--- Start RECORDS FOR THE TASK ---

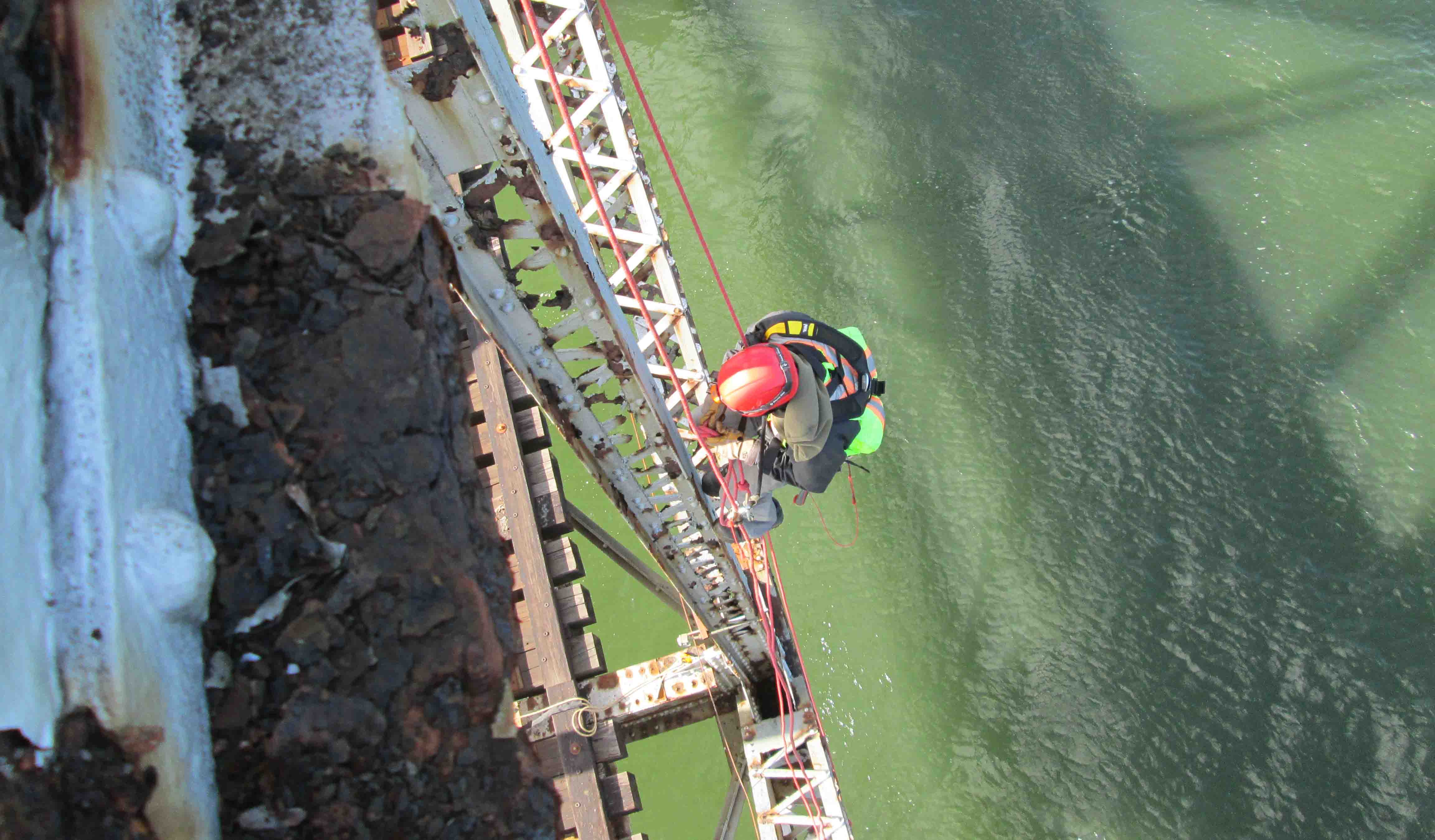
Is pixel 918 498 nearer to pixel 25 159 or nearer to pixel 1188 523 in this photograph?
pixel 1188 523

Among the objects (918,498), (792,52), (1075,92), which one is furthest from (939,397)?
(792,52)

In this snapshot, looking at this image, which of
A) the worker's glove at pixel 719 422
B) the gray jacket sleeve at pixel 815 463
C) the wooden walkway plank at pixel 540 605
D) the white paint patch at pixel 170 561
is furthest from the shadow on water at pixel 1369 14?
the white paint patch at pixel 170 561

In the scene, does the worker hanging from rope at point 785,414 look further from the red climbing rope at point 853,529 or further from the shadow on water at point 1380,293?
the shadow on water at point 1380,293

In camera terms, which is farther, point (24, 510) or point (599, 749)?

--- End RECORDS FOR THE TASK ---

_SHORT EXERCISE_:
Extract, exactly as they appear, the lines from the one containing "Among the objects" through the final line.

_TASK SOLUTION_:
Among the objects (918,498), (792,52), (1075,92), which one is furthest from (939,397)?
(792,52)

In this snapshot, looking at this image, which of
A) the worker's glove at pixel 719 422
B) the gray jacket sleeve at pixel 815 463
C) the wooden walkway plank at pixel 540 605
D) the white paint patch at pixel 170 561
is furthest from the shadow on water at pixel 1369 14?
the white paint patch at pixel 170 561

In the scene, does the worker hanging from rope at point 785,414 look further from the red climbing rope at point 853,529 or further from the shadow on water at point 1380,293?
the shadow on water at point 1380,293

In camera terms, which is farther, point (24, 510) or point (599, 749)?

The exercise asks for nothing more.